====== DATASET CONTENT

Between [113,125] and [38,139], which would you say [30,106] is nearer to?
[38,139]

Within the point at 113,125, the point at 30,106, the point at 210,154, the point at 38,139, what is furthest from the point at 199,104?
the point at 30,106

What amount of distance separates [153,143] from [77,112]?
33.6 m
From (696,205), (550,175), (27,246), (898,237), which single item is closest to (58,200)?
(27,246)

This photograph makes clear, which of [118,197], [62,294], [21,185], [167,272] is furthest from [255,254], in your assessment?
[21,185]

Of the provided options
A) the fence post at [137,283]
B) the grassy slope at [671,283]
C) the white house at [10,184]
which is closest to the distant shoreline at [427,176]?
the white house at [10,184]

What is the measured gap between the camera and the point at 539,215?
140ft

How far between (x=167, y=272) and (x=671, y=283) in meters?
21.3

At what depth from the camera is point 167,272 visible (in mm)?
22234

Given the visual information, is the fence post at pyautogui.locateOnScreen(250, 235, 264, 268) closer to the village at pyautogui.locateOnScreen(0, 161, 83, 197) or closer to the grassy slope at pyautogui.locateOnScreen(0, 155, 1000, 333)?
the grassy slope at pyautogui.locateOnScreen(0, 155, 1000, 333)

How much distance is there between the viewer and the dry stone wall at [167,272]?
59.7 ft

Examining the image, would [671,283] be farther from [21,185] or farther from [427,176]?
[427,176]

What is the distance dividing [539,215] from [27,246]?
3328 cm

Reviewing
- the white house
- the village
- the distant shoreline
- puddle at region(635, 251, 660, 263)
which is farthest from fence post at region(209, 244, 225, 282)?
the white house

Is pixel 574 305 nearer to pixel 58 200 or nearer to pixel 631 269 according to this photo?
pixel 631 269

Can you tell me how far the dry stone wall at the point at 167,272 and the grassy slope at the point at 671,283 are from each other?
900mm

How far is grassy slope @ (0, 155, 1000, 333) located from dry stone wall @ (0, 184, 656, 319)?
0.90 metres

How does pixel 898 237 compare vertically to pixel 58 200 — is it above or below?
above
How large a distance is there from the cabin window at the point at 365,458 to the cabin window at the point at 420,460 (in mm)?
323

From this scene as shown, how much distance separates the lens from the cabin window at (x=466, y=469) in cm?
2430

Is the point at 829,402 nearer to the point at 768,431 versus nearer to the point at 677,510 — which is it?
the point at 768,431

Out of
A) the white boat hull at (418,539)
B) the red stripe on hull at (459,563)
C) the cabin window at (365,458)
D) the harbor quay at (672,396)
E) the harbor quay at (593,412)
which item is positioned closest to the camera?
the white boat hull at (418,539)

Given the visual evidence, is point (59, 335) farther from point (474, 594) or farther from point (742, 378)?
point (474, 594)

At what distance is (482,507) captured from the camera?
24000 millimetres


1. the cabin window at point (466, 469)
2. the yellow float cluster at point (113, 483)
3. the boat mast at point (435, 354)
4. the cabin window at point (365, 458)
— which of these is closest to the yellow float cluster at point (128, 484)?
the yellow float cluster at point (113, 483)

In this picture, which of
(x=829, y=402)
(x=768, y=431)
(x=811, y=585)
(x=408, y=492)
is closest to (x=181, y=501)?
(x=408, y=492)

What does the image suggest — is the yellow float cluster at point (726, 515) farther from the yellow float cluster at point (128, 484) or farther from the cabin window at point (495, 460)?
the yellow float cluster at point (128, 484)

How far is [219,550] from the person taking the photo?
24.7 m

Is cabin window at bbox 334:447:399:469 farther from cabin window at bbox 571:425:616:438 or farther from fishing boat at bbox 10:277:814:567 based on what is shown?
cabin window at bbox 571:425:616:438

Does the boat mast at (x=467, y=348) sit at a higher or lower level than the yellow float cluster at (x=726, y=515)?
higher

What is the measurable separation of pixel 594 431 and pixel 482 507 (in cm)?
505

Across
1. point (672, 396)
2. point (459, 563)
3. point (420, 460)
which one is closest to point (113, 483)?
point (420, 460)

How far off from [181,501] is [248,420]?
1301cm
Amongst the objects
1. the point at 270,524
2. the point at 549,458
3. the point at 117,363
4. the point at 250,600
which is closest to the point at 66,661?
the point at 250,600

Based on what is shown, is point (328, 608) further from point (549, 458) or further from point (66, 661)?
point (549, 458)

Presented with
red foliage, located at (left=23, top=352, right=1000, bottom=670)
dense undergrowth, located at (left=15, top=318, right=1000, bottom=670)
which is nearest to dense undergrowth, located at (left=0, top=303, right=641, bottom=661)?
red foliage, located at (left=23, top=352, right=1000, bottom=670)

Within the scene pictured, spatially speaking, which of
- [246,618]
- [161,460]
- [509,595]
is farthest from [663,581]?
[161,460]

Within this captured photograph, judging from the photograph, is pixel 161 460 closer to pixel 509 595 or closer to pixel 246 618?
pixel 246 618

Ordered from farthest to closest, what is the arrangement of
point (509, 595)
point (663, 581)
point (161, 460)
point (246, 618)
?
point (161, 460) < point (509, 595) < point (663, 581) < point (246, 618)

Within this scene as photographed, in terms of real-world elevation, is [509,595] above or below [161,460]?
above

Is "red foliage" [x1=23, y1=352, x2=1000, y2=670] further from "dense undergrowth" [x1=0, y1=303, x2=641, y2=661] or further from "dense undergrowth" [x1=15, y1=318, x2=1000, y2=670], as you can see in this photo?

============

WHAT THIS TASK INVOLVES: Reproduce all of the material above word for word, adding nothing and leaving nothing out.

RESPONSE TO THE EXERCISE:
Between [113,125] and [38,139], which would you say [30,106] is nearer to?
[38,139]

Within the point at 113,125, the point at 30,106, the point at 210,154, the point at 38,139, what is furthest from the point at 199,104?
the point at 30,106

What amount of distance separates [153,143] from [77,112]?
33.6 m
From (696,205), (550,175), (27,246), (898,237), which single item is closest to (58,200)?
(27,246)

This photograph makes clear, which of [118,197], [62,294], [21,185], [167,272] is furthest from [255,254], in your assessment?
[21,185]

Of the provided options
A) the fence post at [137,283]
B) the grassy slope at [671,283]
C) the white house at [10,184]
which is closest to the distant shoreline at [427,176]?
the white house at [10,184]

What is the measured gap between the camera and the point at 539,215?
140ft

How far between (x=167, y=272) and (x=671, y=283) in meters?
21.3

At what depth from the camera is point 167,272 visible (in mm)?
22234

Given the visual information, is the fence post at pyautogui.locateOnScreen(250, 235, 264, 268) closer to the village at pyautogui.locateOnScreen(0, 161, 83, 197) or closer to the grassy slope at pyautogui.locateOnScreen(0, 155, 1000, 333)?
the grassy slope at pyautogui.locateOnScreen(0, 155, 1000, 333)

How much distance is there between the viewer and the dry stone wall at [167,272]?
59.7 ft

Examining the image, would [671,283] be farther from [21,185] or farther from [427,176]?
[427,176]

What is the distance dividing [539,215] from [27,246]?
3328 cm

Reviewing
- the white house
- the village
- the distant shoreline
- puddle at region(635, 251, 660, 263)
which is farthest from fence post at region(209, 244, 225, 282)?
the white house

Is pixel 574 305 nearer to pixel 58 200 or nearer to pixel 631 269 according to this photo?
pixel 631 269

Can you tell me how far the dry stone wall at the point at 167,272 and the grassy slope at the point at 671,283 are from each other?
900mm

How far is grassy slope @ (0, 155, 1000, 333) located from dry stone wall @ (0, 184, 656, 319)?
0.90 metres

How does pixel 898 237 compare vertically to pixel 58 200 — is it above or below?
above
How large a distance is there from the cabin window at the point at 365,458 to the cabin window at the point at 420,460 (in mm)?
323

From this scene as shown, how much distance separates the lens from the cabin window at (x=466, y=469) in cm?
2430

Is the point at 829,402 nearer to the point at 768,431 versus nearer to the point at 677,510 — which is it?
the point at 768,431

Out of
A) the white boat hull at (418,539)
B) the red stripe on hull at (459,563)
C) the cabin window at (365,458)
D) the harbor quay at (672,396)
E) the harbor quay at (593,412)
which item is positioned closest to the camera?
the white boat hull at (418,539)

Given the visual evidence, is point (59, 335) farther from point (474, 594) or farther from point (742, 378)?
point (474, 594)

At what distance is (482,507) captured from the camera?
24000 millimetres


1. the cabin window at point (466, 469)
2. the yellow float cluster at point (113, 483)
3. the boat mast at point (435, 354)
4. the cabin window at point (365, 458)
— which of these is closest to the yellow float cluster at point (128, 484)?
the yellow float cluster at point (113, 483)

In this picture, which of
(x=829, y=402)
(x=768, y=431)
(x=811, y=585)
(x=408, y=492)
is closest to (x=181, y=501)?
(x=408, y=492)

What does the image suggest — is the yellow float cluster at point (726, 515) farther from the yellow float cluster at point (128, 484) or farther from the cabin window at point (495, 460)?
the yellow float cluster at point (128, 484)

How far is [219,550] from the person taking the photo?
24.7 m

Is cabin window at bbox 334:447:399:469 farther from cabin window at bbox 571:425:616:438 or farther from fishing boat at bbox 10:277:814:567 based on what is shown?
cabin window at bbox 571:425:616:438

Does the boat mast at (x=467, y=348) sit at a higher or lower level than the yellow float cluster at (x=726, y=515)?
higher

What is the measurable separation of pixel 594 431 and pixel 482 507 (in cm)?
505

Across
1. point (672, 396)
2. point (459, 563)
3. point (420, 460)
which one is closest to point (113, 483)?
point (420, 460)

How far off from [181,501] is [248,420]?
1301cm
Amongst the objects
1. the point at 270,524
2. the point at 549,458
3. the point at 117,363
4. the point at 250,600
which is closest to the point at 66,661?
the point at 250,600

Based on what is shown, is point (328, 608) further from point (549, 458) or further from point (66, 661)?
point (549, 458)

Presented with
red foliage, located at (left=23, top=352, right=1000, bottom=670)
dense undergrowth, located at (left=15, top=318, right=1000, bottom=670)
which is nearest to dense undergrowth, located at (left=0, top=303, right=641, bottom=661)?
red foliage, located at (left=23, top=352, right=1000, bottom=670)

Within the scene pictured, spatially speaking, which of
- [246,618]
- [161,460]
- [509,595]
is farthest from [663,581]?
[161,460]

Within this captured photograph, judging from the photograph, is pixel 161 460 closer to pixel 509 595 or closer to pixel 246 618?
pixel 246 618

Ordered from farthest to closest, what is the arrangement of
point (509, 595)
point (663, 581)
point (161, 460)
point (246, 618)
?
point (161, 460) < point (509, 595) < point (663, 581) < point (246, 618)

Within this scene as photographed, in terms of real-world elevation, is [509,595] above or below [161,460]?
above

Is "red foliage" [x1=23, y1=352, x2=1000, y2=670] further from "dense undergrowth" [x1=0, y1=303, x2=641, y2=661] or further from "dense undergrowth" [x1=15, y1=318, x2=1000, y2=670], as you can see in this photo?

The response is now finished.